Required action 1: In the article on cloud outages, what position does Tony Quinn hold, and at which company?
Required action 2: Quote the article on cloud outages word for word, starting at "Holes in the" and ending at "jump on board.".
Required action 3: Name every company that the article on cloud outages says has fallen over at some point.
Text under study Block Start
Holes in the cloud
1 November 2012 | 0
Many of the IT industry’s biggest names in cloud services have seen their reputations tarnished by service outages in the last twelve months.
From Microsoft to Google, Apple to Amazon, they’ve all fallen over at some point, illustrating in the process the danger for cloud-using customers of depending too much on any one remotely delivered service. At the same time, the business case for adopting cloud-based services remains attractive – reduce overheads, move capital expenditure to operating expenditure, improve flexibility and adapt to market conditions quickly – and Irish companies haven’t been slow to jump on board.
"There’s much more choice now when it comes to cloud-based offerings and companies now have access to lots of interesting new ways to get to the market quickly and provide IT back to the business in the most cost effective manner," said Tony Quinn, sales director of IT services company Arkphire.
"We’re increasingly seeing that when the business case for a project goes up to the board for approval, it almost invariably gets bounced back with the instruction to see if a more cost effective way to deliver it using cloud providers can be found. We respond to that by helping companies to understand which applications they should manage themselves, and which they should look for cost effective remote suppliers such as cloud service providers."
Text under study Block End
Information supplied Block Start
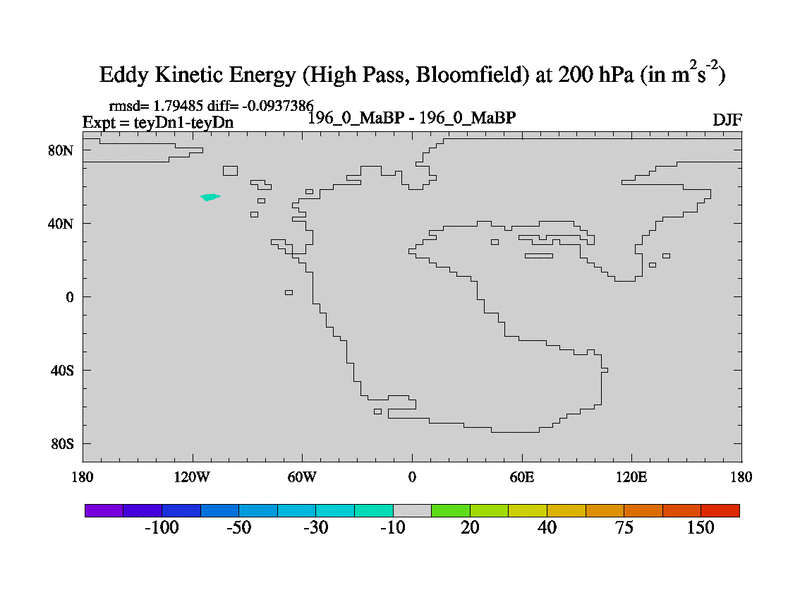 Eddy Kinetic Energy (High Pass, Bloomfield) at 200 hPa (in $m^2s^{-2}$)

rmsd= 1.79485 diff= -0.0937386
Expt = teyDn1-teyDn
196_0_MaBP - 196_0_MaBP
DJF

80N
40N
0
40S
80S

180
120W
60W
0
60E
120E
180

-100
-50
-30
-10
20
40
75
150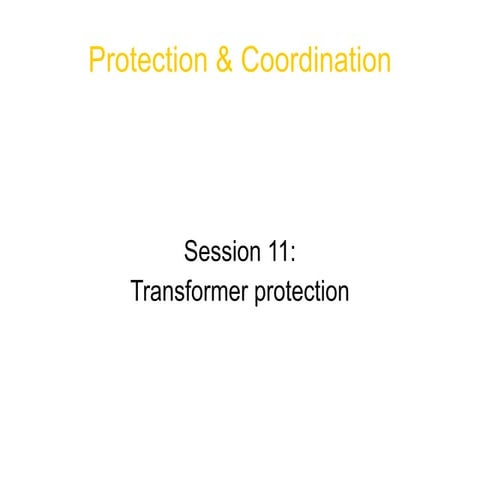 Protection & Coordination

Session 11:
Transformer protection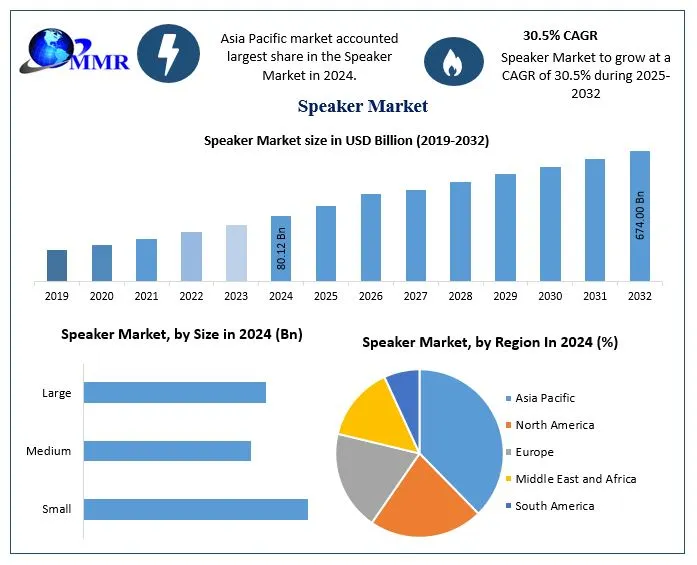 MMR

Asia Pacific market accounted largest share in the Speaker Market in 2024.

30.5% CAGR

Speaker Market to grow at a CAGR of 30.5% during 2025-2032

Speaker Market

Speaker Market size in USD Billion (2019-2032)

80.12 Bn

674.00 Bn

2019 2020 2021 2022 2023 2024 2025 2026 2027 2028 2029 2030 2031 2032

Speaker Market, by Size in 2024 (Bn)

Large

Medium

Small

Speaker Market, by Region In 2024 (%)

Asia Pacific

North America

Europe

Middle East and Africa

South America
Information supplied Block End
Your solution 1: Sales director of the IT services company Arkphire.

Your solution 2:
Holes in the cloud
1 November 2012 | 0
Many of the IT industry’s biggest names in cloud services have seen their reputations tarnished by service outages in the last twelve months.
From Microsoft to Google, Apple to Amazon, they’ve all fallen over at some point, illustrating in the process the danger for cloud-using customers of depending too much on any one remotely delivered service. At the same time, the business case for adopting cloud-based services remains attractive – reduce overheads, move capital expenditure to operating expenditure, improve flexibility and adapt to market conditions quickly – and Irish companies haven’t been slow to jump on board.

Your solution 3: Microsoft, Google, Apple, Amazon